Llevaba un año en mi nuevo trabajo en la enseñanza. Había sido mucho más duro y difícil de lo que me habría imaginado, y comenzaba un nuevo curso cargado de novedades e incertidumbres, cuando a finales del primer trimestre llegó la noticia: mi padre tenía cáncer. Nada más enterarnos, antes de salir del hospital, nos juntamos toda la familia y pusimos la situación a los pies de Dios. Nosotros no teníamos fuerzas ni capacidad para enfrentarnos a ese problema. Los siguientes meses los pasamos entre el hospital y casa (a 70km de distancia). Mi hermana acababa de tener otro bebé y no podía pasar tiempo en el hospital.
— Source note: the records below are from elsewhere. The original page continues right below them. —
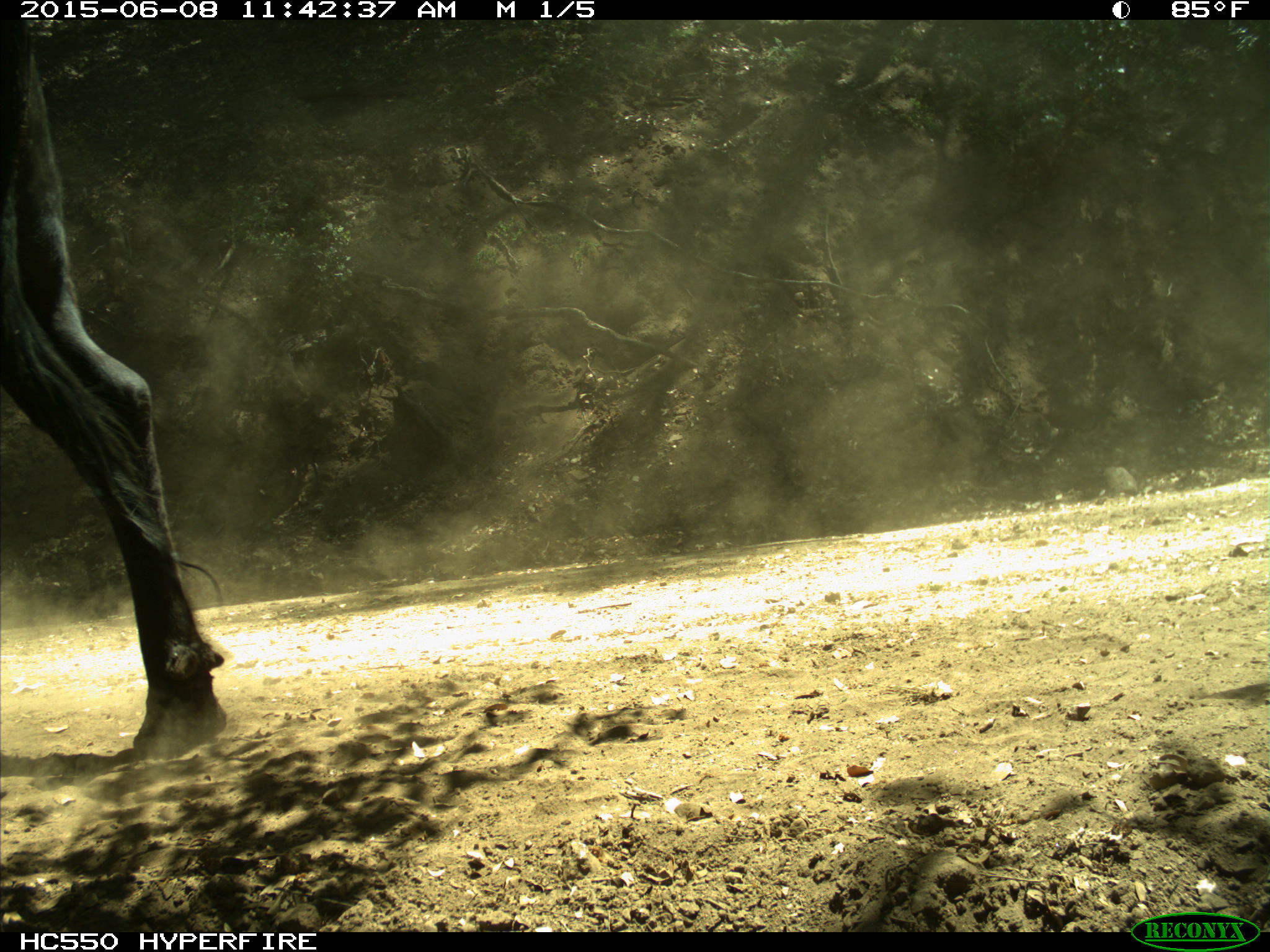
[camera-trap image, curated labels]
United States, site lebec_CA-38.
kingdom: Animalia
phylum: Chordata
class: Mammalia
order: Artiodactyla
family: Bovidae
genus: Bos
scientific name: Bos taurus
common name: domestic cow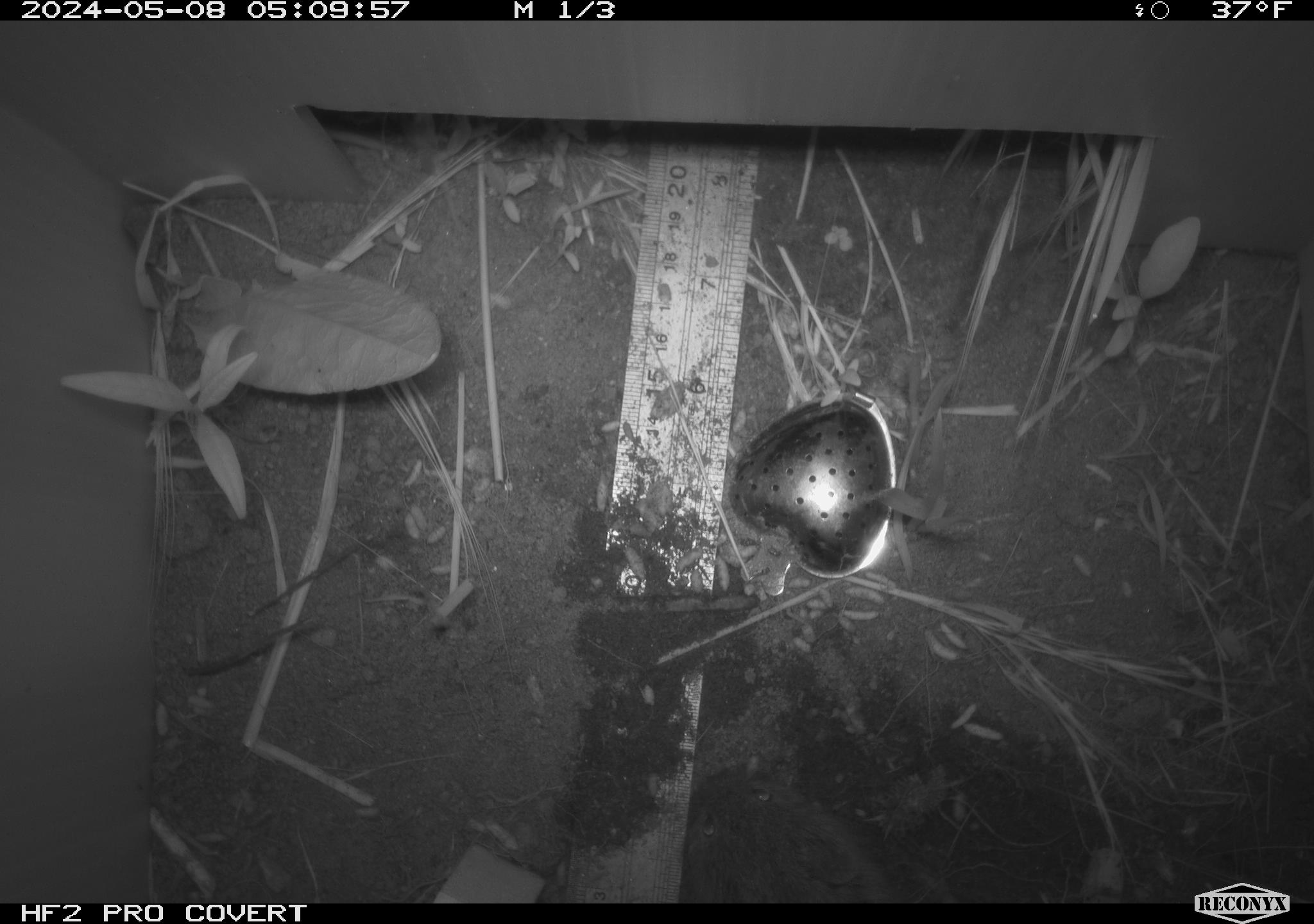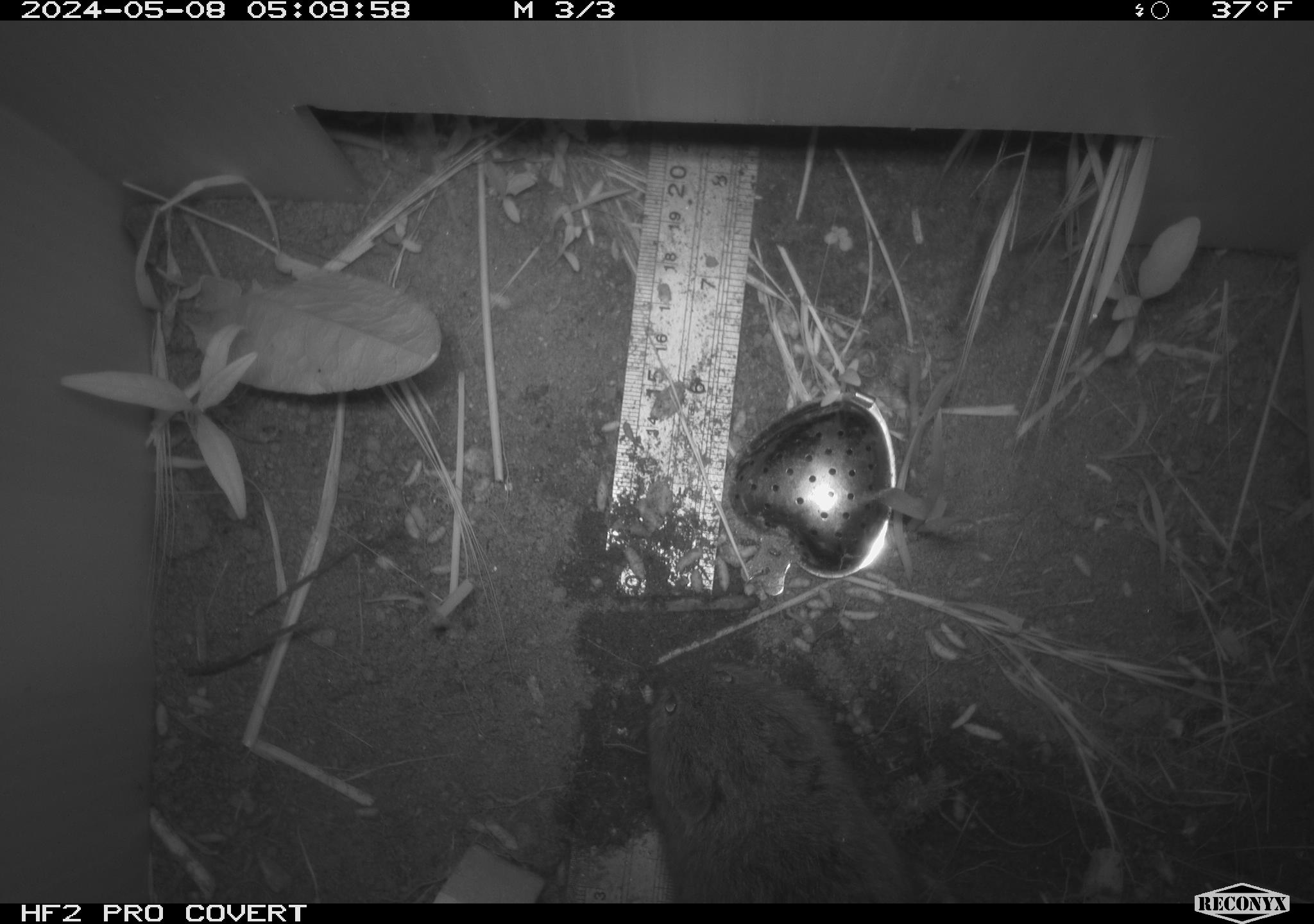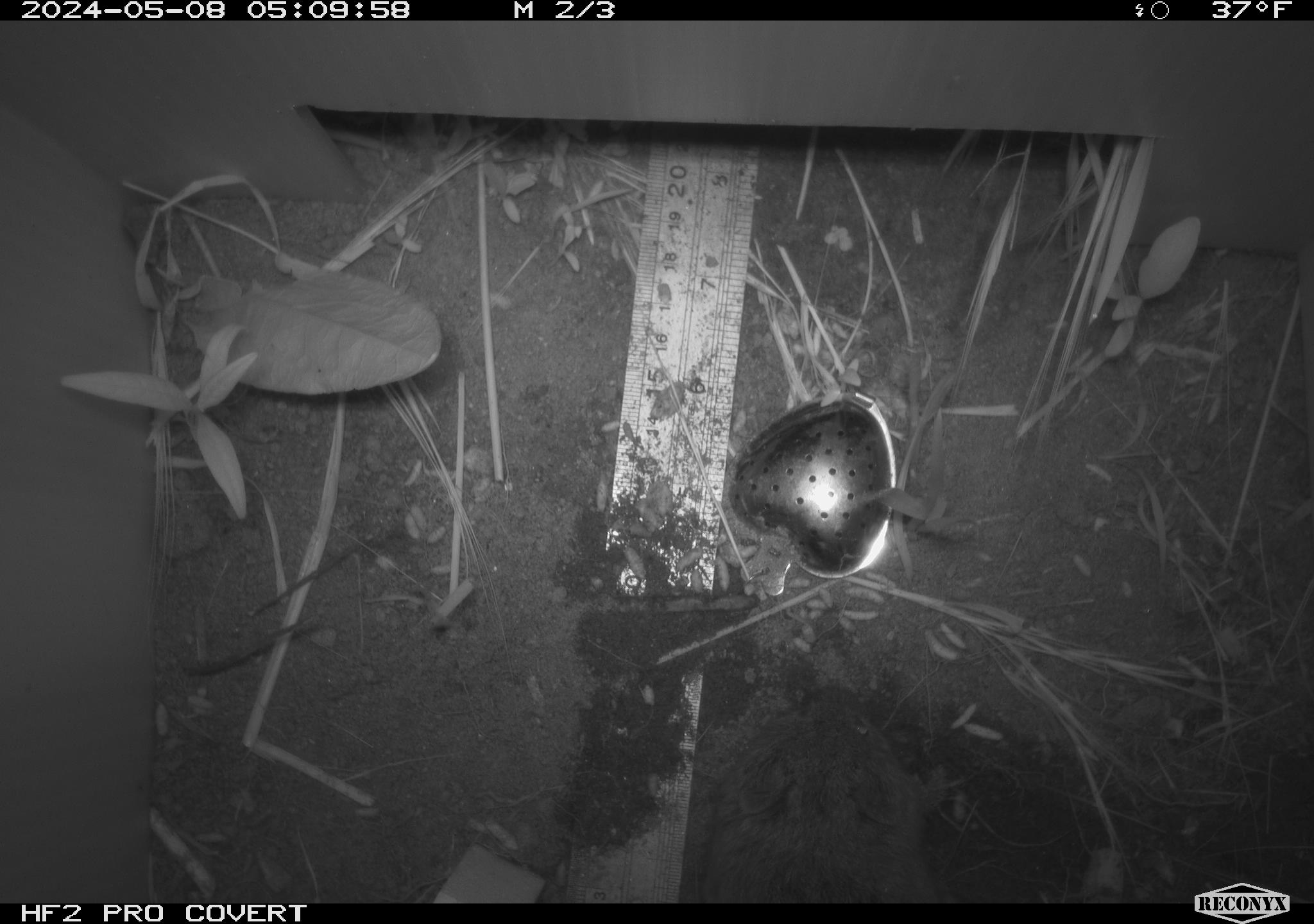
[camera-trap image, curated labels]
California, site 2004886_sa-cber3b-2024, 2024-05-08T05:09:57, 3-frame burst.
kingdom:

Mi madre pasaba día y noche al lado de mi padre, y yo, que trabajaba justo al lado del hospital, me acercaba cada hueco libre que encontraba a hablar con los médicos o a acompañar a mis padres. Solía comer con mi madre y quedarme con ellos en la habitación hasta por la tarde, que venía mi hermana el rato que podía. A mitad de semana, con mucho esfuerzo, conseguíamos que mi madre se fuera a casa a intentar dormir algo o, por lo menos, salir un rato del hospital. Entonces yo me quedaba en la habitación por la noche con mi padre y por la mañana me iba a clase directamente desde allí. El fin de semana nos dejaban llevárnoslo a casa hasta la siguiente semana. Momentos duros que llegaron a acumularse hasta el punto de tener, durante varios días, a mi padre, mi madre, mi suegro y mi suegra hospitalizados todos a la vez. Muchas tardes mi mujer se hacía cargo de mis hijas y mis sobrinos para que mi hermana pudiera ir al hospital, y yo no llegaba hasta la hora de cenar… que iba seguida de preparación de clases para el día siguiente.
La oportunidad
Pasaron varios meses así, hasta que los médicos decidieron operar a mi padre. Ese día yo organicé todo para que los alumnos se fueran antes y yo pudiera ir al hospital. Mientras me preparaba para salir, surgió una conversación con mi compañero, recientemente contratado para dar clase en mi ciclo formativo. Habíamos estudiado la misma carrera, él en el curso anterior al mío, pero pasaba más tiempo con nosotros que con sus compañeros de curso. Yo le apreciaba y admiraba su trabajo y por eso, cuando surgió la oportunidad, le llamé para que se presentara a la plaza que se ofrecía en mi colegio. Él se sentía muy agradecido y me mostraba mucho respeto. Mientras hablaba con él, me llamó mi hermana para decirme que había surgido una urgencia y que ese día no operarían a mi padre. Por un lado, sentía que se estaba retrasando la posible solución, y por otro entendía perfectamente las necesidades que podía tener alguien que requería ser atendido antes que mi padre. También estaba ese falso alivio cuando se te plantea la idea de retrasar un poco aquello a lo que te da miedo enfrentarte. El caso es que decidí quedarme en el colegio hablando con mi compañero.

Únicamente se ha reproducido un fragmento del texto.